* Begin SUPPLIED INFORMATION *
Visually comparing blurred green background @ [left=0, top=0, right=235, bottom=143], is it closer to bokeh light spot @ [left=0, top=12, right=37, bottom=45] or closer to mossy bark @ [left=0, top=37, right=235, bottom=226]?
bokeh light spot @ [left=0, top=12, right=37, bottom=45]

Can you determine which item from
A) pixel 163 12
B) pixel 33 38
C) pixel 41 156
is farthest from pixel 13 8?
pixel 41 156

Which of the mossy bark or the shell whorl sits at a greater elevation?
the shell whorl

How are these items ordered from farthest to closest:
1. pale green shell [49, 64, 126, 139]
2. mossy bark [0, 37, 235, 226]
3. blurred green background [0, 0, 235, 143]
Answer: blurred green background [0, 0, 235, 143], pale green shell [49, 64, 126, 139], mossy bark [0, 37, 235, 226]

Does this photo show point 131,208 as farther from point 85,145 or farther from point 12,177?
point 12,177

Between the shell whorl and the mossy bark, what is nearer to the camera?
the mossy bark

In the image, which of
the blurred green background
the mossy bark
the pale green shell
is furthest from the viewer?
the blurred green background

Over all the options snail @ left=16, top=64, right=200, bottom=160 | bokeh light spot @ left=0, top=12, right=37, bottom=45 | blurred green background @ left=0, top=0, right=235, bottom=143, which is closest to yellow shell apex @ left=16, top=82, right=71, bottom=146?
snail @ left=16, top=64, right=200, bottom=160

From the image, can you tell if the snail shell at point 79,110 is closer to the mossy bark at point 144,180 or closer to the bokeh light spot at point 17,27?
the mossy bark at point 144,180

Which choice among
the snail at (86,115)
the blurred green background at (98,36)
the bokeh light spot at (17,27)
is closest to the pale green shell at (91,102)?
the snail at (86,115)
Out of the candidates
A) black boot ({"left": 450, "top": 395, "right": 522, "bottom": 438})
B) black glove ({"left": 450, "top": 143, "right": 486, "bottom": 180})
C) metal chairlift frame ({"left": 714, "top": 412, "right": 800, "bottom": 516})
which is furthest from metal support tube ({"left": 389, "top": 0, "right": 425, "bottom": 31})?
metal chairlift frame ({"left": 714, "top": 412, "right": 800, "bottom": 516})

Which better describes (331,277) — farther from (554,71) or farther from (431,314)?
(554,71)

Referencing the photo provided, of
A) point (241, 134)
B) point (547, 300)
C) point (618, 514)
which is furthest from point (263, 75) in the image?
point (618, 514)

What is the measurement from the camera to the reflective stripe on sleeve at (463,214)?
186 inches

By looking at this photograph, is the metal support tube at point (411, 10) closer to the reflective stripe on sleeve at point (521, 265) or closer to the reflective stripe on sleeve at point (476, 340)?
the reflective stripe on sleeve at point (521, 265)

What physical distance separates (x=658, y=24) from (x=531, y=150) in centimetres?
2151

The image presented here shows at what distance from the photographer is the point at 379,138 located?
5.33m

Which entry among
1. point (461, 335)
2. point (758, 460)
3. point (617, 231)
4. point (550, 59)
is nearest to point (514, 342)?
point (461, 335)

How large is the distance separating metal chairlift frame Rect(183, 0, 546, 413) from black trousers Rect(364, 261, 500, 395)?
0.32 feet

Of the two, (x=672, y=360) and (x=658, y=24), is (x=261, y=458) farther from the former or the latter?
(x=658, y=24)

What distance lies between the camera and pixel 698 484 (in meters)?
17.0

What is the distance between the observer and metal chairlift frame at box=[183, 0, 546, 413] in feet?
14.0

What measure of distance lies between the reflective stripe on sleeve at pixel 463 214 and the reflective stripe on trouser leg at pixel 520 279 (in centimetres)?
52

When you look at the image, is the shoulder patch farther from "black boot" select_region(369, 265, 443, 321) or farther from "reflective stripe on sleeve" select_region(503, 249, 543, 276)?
* End SUPPLIED INFORMATION *
* Begin SUPPLIED INFORMATION *
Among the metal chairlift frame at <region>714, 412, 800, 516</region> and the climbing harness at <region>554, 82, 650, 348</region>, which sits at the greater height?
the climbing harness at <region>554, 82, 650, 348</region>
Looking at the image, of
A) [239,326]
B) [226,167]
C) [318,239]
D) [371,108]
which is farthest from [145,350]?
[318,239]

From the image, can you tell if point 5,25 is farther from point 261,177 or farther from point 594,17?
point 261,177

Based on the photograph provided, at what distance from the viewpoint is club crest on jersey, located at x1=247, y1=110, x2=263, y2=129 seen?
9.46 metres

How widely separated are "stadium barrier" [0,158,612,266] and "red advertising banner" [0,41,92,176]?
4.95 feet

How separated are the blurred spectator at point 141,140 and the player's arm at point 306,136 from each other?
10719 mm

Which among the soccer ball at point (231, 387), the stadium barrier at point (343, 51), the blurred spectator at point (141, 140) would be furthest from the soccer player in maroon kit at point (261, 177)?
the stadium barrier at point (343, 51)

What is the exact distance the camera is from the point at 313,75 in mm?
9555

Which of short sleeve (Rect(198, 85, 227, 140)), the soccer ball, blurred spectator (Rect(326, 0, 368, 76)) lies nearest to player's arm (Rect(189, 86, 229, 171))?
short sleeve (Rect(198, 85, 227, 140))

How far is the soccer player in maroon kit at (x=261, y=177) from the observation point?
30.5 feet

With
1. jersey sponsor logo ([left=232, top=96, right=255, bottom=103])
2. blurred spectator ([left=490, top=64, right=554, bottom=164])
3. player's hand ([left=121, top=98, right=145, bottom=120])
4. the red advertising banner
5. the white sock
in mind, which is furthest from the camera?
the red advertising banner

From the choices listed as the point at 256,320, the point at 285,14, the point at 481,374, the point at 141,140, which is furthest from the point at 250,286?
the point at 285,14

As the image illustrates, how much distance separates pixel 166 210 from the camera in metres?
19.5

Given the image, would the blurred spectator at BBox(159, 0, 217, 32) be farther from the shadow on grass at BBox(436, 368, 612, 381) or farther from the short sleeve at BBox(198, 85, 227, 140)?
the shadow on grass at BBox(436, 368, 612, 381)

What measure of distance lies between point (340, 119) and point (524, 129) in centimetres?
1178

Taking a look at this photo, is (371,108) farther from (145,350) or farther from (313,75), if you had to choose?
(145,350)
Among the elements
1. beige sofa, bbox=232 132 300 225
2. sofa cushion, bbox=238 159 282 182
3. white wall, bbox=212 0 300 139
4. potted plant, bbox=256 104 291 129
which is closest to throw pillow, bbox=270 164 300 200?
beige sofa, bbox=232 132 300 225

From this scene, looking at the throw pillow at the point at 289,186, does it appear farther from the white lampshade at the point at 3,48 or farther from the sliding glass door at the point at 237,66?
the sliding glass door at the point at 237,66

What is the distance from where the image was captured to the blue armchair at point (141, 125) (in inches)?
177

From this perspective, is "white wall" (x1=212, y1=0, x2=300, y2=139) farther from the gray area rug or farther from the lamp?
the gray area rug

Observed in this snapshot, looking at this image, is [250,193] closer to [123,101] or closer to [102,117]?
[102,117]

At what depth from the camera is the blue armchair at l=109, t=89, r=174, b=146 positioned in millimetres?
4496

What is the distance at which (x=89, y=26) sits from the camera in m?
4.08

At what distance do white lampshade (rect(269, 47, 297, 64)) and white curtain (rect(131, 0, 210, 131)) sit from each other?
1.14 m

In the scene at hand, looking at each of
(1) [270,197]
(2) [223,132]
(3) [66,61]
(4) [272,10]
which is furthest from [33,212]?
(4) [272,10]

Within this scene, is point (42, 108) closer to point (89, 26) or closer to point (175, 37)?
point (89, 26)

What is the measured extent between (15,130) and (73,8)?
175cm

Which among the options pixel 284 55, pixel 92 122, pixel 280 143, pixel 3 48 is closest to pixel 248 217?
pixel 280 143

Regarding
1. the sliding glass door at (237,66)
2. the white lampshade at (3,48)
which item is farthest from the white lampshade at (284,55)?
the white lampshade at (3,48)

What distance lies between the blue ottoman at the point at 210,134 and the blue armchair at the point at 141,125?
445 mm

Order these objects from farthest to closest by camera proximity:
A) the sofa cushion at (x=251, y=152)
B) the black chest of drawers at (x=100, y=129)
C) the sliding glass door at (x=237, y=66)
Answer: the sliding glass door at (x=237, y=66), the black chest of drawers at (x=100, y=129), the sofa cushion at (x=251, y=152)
* End SUPPLIED INFORMATION *
Can you reproduce the items word for word, starting at the line containing "Order these objects" and ending with the line containing "Answer: the sliding", with both of those lines included?

SOLUTION FOR THIS EXERCISE >>
Order these objects from farthest to closest by camera proximity:
A) the sofa cushion at (x=251, y=152)
B) the black chest of drawers at (x=100, y=129)
C) the sliding glass door at (x=237, y=66)
Answer: the sliding glass door at (x=237, y=66), the black chest of drawers at (x=100, y=129), the sofa cushion at (x=251, y=152)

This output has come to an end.